Report Materials
WHY WE DID THIS STUDY
The COVID-19 pandemic created unprecedented challenges for how Medicare beneficiaries access health care. In response, the Department of Health and Human Services (HHS) and CMS took a number of actions to temporarily expand access to telehealth for Medicare beneficiaries. CMS allowed beneficiaries to use telehealth for a wide range of services and in different locations, including in urban areas and from the beneficiary's home.
In a companion report, OIG found that the use of telehealth increased dramatically during the first year of the pandemic. More than 28 million—about 2 in 5—Medicare beneficiaries used telehealth that first year. In total, beneficiaries used 88 times more telehealth services during the first year of the pandemic than they did in the prior year.
This data brief expands on that analysis and examines the characteristics of beneficiaries who used telehealth during the first year of the pandemic. This information sheds light on how the temporary expansion of telehealth affected different groups of beneficiaries. This information will help CMS, HHS, Congress, and other stakeholders understand who benefited from the expansion and make decisions about whether some of the temporary changes should become permanent. It can also inform efforts aimed at ensuring that all beneficiaries have appropriate access to telehealth.

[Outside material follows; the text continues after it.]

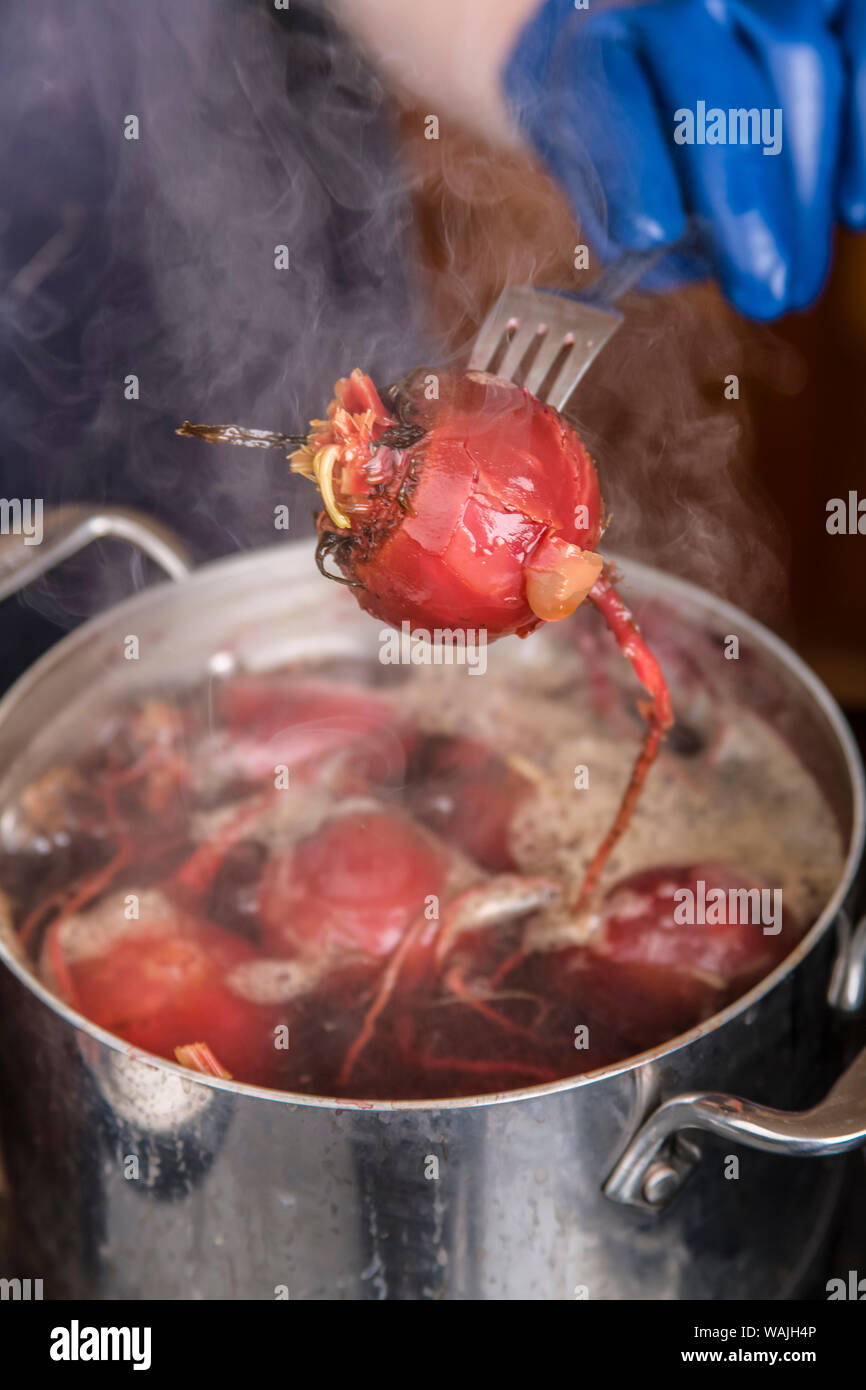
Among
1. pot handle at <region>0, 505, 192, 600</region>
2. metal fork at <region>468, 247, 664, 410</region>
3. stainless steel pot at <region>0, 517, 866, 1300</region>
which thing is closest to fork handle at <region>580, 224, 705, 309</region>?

This data brief includes beneficiaries in Medicare fee-for-service and Medicare Advantage. This report is part of a series that examines the use of telehealth in Medicare and identifies program integrity concerns related to telehealth during the pandemic.
HOW WE DID THIS STUDY
This analysis focuses on Medicare beneficiaries who used telehealth services during the first year of the pandemic, from March 1, 2020, to February 28, 2021. We based this analysis on Medicare fee-for-service claims data, Medicare Advantage encounter data, and data from the Medicare Enrollment Database.
WHAT WE FOUND
Beneficiaries in urban areas were more likely than those in rural areas to use telehealth during the first year of the pandemic. Beneficiaries in Massachusetts, Delaware, and California were more likely than beneficiaries in some other States to use telehealth. Dually eligible beneficiaries (i.e., those eligible for both Medicare and Medicaid), Hispanic beneficiaries, younger beneficiaries, and female beneficiaries were also more likely than others to use telehealth. In addition, beneficiaries almost always used telehealth from home or other non-health-care settings. Furthermore, almost one-fifth of beneficiaries used certain audio-only telehealth services, with the vast majority of these beneficiaries using these audio-only services exclusively. Older beneficiaries were more likely to use these audio-only services, as were dually eligible and Hispanic beneficiaries.
WHAT WE CONCLUDE
As CMS, HHS, Congress, and other stakeholders consider permanent changes to Medicare telehealth services, it is important that they balance concerns about issues such as access, quality of care, health equity, and program integrity. Doing so will ensure that the benefits of telehealth are realized while minimizing risk. The data presented in this report demonstrate how the temporary expansions improved access to telehealth for Medicare beneficiaries, particularly for those who are medically underserved. Understanding who benefited from increased access and how different groups used telehealth can inform policymakers and stakeholders as they make decisions about telehealth.
Accordingly, we recommend that CMS: (1) take appropriate steps to enable a successful transition from current pandemic-related flexibilities to well-considered long-term policies for the use of telehealth for beneficiaries in urban areas and from the beneficiary's home, (2) temporarily extend the use of audio-only telehealth services and evaluate their impact, (3) require a modifier to identify all audio-only telehealth services provided in Medicare, and (4) use telehealth to advance health care equity. CMS did not explicitly indicate whether it concurred with our four recommendations.
Notice
This report may be subject to section 5274 of the National Defense Authorization Act Fiscal Year 2023, 117 Pub. L. 263.